O médico cita o exemplo do município Cruz das Almas, que proibiu a prática conhecida como “guerra de espadas”. A brincadeira em que pessoas lutam com chamas de fogo é considerada crime desde 2011 na cidade. “Se a gente constata que uma coisa está matando objetivamente pessoas que, na grande maioria, estão entre 20 e 40 anos, são adultos jovens que vão brincar e perdem suas vidas, então está na hora de fazer um grande debate sobre isso e democraticamente abolir esses elementos perigosos da festa”.

O cirurgião Carlos Henrique cita também como exemplo a proibição de fogos de artifício em eventos esportivos. “Uma coisa que no passado nós tínhamos, mas conseguimos eliminar, eram acidentes com fogos nos eventos esportivos, principalmente nos jogos de futebol. Hoje, com o controle da polícia impedindo o acesso de fogos aos estádios, esses números diminuíram bastante”, relata Carlos.

A Sociedade Brasileira de Cirurgia da Mão chama atenção ainda para o risco do manuseio clandestino dos fogos. “Existem diversos tipos de fogos de artifícios, desde os mais até os menos potentes. Mas, mesmo os menos potentes são suficientes para causar queimaduras, machucar a mão das pessoas. Então, as orientações principalmente são de que as pessoas utilizem os fogos de artifício de acordo com as recomendações dos fabricantes. Muitas vezes, pra aumentar o poder dos fogos, as pessoas começam a misturar pólvora, a manusear isso irregularmente”, disse.

Além da campanha de prevenção, a entidade médica quer aproveitar o período de festas juninas para fazer uma pesquisa sobre os principais acidentes que atingem as mãos. “Só com a continuidade das campanhas, com a educação, principalmente das crianças para que elas evitem brincar com fogos de artifício é que a gente vai conseguir ter uma diminuição dessa prevalência”, disse Carlos.

Em caso de acidentes, os especialistas orientam ainda que a vítima não deve se automedicar e deve ser encaminhada imediatamente a um centro especializado. “Há uma orientação de não colocar nada [no local queimado], porque as pessoas tem a tradição de colocar manteiga, pasta de dente, a pomadinha que tem em casa.

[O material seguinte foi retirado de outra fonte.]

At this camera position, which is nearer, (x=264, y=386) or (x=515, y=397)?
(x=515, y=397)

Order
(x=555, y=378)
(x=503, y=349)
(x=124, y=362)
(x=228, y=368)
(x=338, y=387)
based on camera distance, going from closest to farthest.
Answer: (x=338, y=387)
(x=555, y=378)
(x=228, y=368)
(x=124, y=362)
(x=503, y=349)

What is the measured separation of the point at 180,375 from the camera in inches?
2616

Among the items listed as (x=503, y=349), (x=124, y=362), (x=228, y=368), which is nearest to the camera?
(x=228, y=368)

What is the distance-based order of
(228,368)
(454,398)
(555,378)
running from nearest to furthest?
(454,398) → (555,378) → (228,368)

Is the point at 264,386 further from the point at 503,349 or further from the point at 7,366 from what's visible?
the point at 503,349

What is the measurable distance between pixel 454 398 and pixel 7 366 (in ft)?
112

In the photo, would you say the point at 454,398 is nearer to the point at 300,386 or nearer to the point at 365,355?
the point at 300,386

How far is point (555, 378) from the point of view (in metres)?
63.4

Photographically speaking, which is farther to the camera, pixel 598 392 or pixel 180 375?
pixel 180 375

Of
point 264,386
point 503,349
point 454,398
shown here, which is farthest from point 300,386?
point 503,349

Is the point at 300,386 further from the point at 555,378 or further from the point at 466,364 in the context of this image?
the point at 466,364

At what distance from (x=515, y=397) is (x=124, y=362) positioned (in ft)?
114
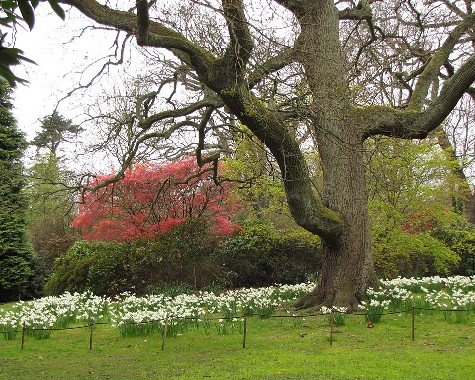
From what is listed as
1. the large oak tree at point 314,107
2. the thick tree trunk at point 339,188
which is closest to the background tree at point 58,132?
the large oak tree at point 314,107

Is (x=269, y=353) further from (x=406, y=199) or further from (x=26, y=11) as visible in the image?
(x=406, y=199)

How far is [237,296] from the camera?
1035 centimetres

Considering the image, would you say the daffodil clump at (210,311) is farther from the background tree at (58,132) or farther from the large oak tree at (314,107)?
the background tree at (58,132)

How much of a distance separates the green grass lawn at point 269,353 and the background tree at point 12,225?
912 cm

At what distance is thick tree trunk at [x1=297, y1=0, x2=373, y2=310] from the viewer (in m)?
9.62

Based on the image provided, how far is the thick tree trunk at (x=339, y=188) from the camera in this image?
962cm

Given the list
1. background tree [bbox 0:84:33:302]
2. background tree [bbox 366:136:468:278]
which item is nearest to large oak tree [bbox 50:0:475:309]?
background tree [bbox 366:136:468:278]

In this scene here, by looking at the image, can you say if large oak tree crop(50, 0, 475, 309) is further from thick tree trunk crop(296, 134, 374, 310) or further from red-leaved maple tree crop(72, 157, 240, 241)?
red-leaved maple tree crop(72, 157, 240, 241)

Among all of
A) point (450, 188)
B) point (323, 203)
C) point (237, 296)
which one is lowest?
point (237, 296)

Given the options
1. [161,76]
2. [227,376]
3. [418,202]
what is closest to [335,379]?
[227,376]

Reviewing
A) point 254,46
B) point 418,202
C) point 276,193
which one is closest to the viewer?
point 254,46

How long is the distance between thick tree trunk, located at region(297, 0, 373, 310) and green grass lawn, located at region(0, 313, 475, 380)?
3.29 ft

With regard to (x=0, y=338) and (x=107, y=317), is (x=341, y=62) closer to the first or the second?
(x=107, y=317)

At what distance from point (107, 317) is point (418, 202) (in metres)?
8.53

A orientação é não fazer absolutamente nada. No máximo, pode lavar um pouco com água limpa, mas não deve cobrir. O ideal é levar para serviço médico, porque a região onde acontece a queimadura fica exposta a infecções, de forma que quanto menos manipular a região queimada antes de levar ao serviço médico é melhor”, recomenda Jecé.